SGU has about 4000 medical students, which is about 11-12 times the size of my medical school. The med school class I started with (before I went off to do my PhD) had 87 graduates: six matched ortho and two matched plastics. There's no way that ratio is true at any Caribbean school.
For Ortho (2009 data so it's likely worse now), 589 of 744 the US seniors who applied matched. The numbers for independent applicant (who includes DO, US med grads who graduated in a previous year and all other grads from around the world), the numbers were 53 of 179. My educated guess is that most of those 53 spots went to DO and previous US grads.
For integrated plastics, the numbers are: U.S senior - 85/162, independent - 12/29, with the same caveats.
These numbers will only become more unfavorable to imgs as the number of new U.S. allopathic (and osteopathic) seniors increases with new medical schools opening.
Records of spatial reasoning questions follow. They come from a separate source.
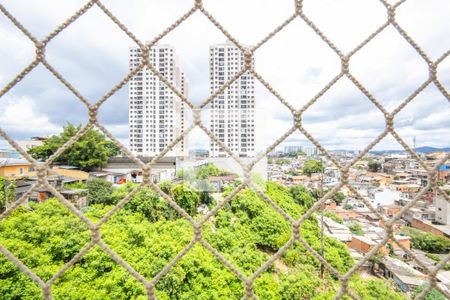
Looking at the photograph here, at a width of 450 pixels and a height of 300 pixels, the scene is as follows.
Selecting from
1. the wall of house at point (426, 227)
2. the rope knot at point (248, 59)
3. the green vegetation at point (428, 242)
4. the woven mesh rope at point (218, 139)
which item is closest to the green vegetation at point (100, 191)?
the woven mesh rope at point (218, 139)

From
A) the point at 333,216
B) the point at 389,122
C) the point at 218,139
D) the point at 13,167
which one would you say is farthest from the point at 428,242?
the point at 13,167

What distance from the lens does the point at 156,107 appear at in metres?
4.98

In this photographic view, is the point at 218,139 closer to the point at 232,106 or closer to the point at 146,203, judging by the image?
the point at 146,203

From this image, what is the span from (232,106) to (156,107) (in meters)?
3.16

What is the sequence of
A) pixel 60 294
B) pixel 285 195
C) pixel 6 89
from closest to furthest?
pixel 6 89, pixel 60 294, pixel 285 195

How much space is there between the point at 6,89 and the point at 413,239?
336 inches

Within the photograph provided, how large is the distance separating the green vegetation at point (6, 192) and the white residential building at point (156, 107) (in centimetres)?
150

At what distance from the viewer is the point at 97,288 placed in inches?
113

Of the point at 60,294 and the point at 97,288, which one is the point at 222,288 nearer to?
the point at 97,288

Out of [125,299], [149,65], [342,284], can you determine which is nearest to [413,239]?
[125,299]

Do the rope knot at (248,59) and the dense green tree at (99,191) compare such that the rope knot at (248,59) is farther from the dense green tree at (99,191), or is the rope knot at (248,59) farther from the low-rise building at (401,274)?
the dense green tree at (99,191)

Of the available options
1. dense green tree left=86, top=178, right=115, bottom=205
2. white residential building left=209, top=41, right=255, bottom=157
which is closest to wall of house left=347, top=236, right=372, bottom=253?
white residential building left=209, top=41, right=255, bottom=157

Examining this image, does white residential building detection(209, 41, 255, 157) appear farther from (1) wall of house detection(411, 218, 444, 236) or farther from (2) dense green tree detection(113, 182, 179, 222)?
(1) wall of house detection(411, 218, 444, 236)

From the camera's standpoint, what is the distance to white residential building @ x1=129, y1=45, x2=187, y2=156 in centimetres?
413
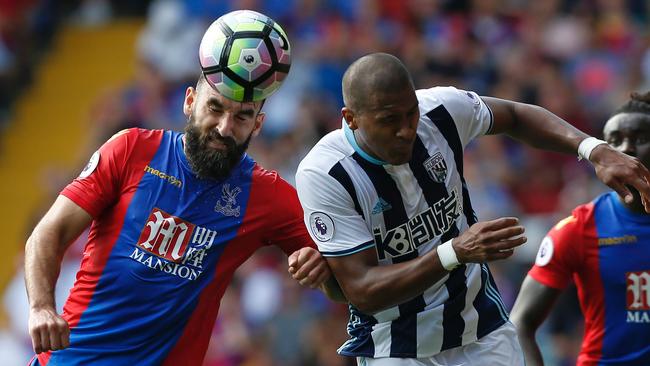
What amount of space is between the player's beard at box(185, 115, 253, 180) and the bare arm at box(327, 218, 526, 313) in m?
0.74

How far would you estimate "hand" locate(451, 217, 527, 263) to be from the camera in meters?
4.82

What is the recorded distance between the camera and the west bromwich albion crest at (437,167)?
5455 millimetres

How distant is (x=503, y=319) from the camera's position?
5684mm

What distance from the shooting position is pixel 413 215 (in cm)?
542

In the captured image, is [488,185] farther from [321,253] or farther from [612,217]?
[321,253]

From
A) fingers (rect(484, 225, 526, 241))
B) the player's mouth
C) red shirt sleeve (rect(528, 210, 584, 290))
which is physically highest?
the player's mouth

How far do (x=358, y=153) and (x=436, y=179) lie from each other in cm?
40

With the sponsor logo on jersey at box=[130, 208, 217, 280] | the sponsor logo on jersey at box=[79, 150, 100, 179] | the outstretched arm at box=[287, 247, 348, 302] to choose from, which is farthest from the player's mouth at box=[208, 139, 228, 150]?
the outstretched arm at box=[287, 247, 348, 302]

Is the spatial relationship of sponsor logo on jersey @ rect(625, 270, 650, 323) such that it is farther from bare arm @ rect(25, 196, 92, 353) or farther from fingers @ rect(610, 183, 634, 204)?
bare arm @ rect(25, 196, 92, 353)

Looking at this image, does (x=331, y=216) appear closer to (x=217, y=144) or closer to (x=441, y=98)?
(x=217, y=144)

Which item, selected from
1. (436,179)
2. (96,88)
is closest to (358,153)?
(436,179)

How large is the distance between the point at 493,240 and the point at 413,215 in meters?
0.67

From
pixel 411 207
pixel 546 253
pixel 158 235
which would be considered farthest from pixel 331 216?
pixel 546 253

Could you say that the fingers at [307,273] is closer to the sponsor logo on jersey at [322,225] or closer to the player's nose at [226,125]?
the sponsor logo on jersey at [322,225]
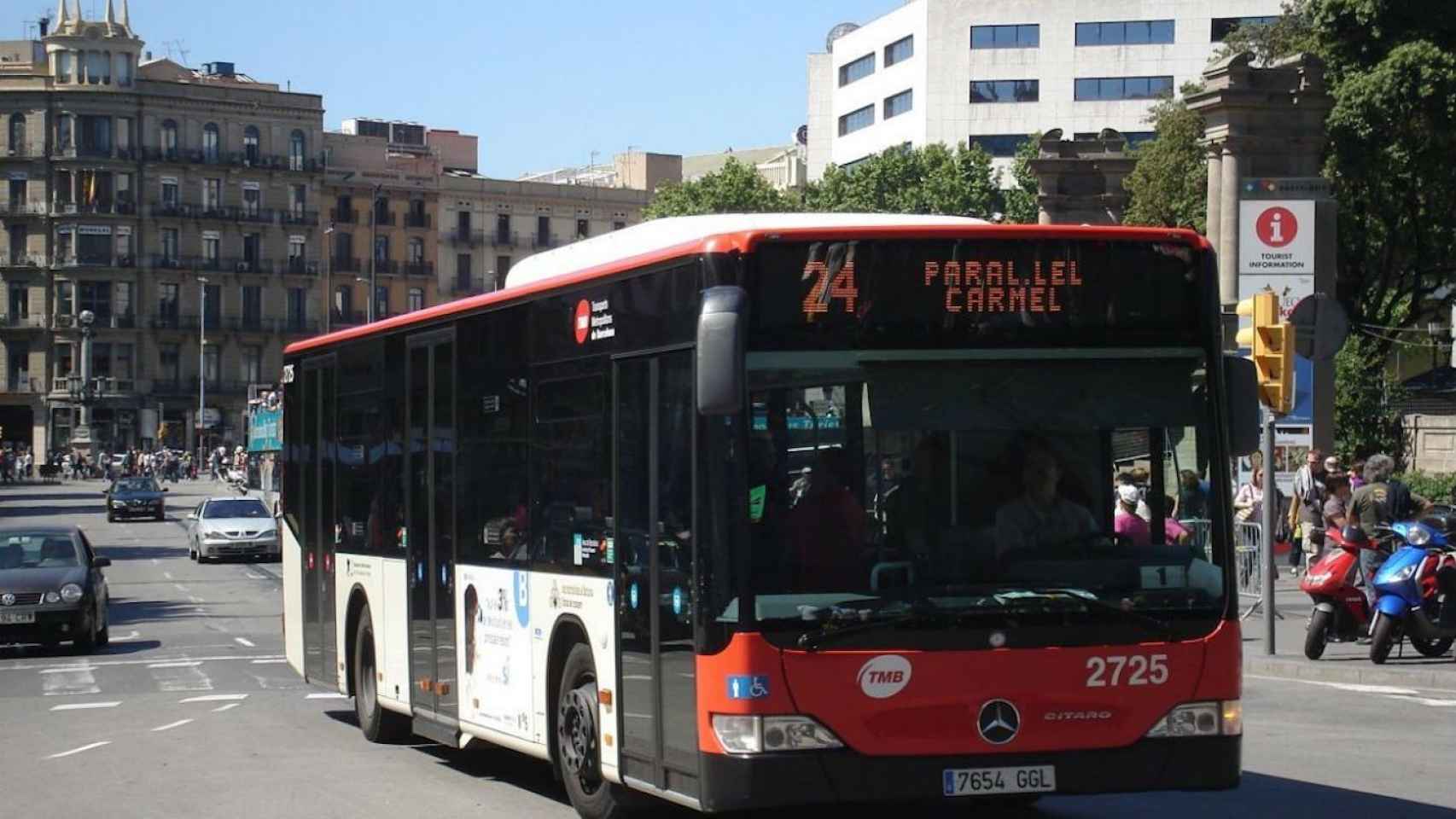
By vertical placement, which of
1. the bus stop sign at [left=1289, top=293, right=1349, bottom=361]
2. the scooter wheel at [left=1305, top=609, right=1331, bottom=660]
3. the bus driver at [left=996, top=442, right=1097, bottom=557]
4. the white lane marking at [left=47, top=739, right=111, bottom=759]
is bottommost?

By the time you finish med school at SGU your chances at matching to a competitive surgical specialty will be much lower than the low chances you have today.
The Caribbean was an okay choice twenty years ago. Now, it's like playing the lottery to go there. You may get lucky and graduate and get a US residency, but probably not. The new factors against Caribbean grads are these:
1) More U.S. allopathic and osteopathic medical schools have opened over the last few years and more will open in the next few years.
2) Most U.S. med schools are getting pressure to expand their class sizes and are acquiescing to that pressure (mine has expanded class size by about 20% in 4 years).
3) There is no new money for residency funding: there aren't many new slots. So we have more U.S. medical graduates (and imgs) going after the same number of spots.
4) The clinical sites in the US for the Caribbean schools are
in jeopardy.
5) "All-in" has been instituted for the 2013 match. That means no more pre-matching. This will significantly hurt the chances of IMGs to match in the US.
Anyone who says the Caribbean is still a good option for medical school is creating false hope.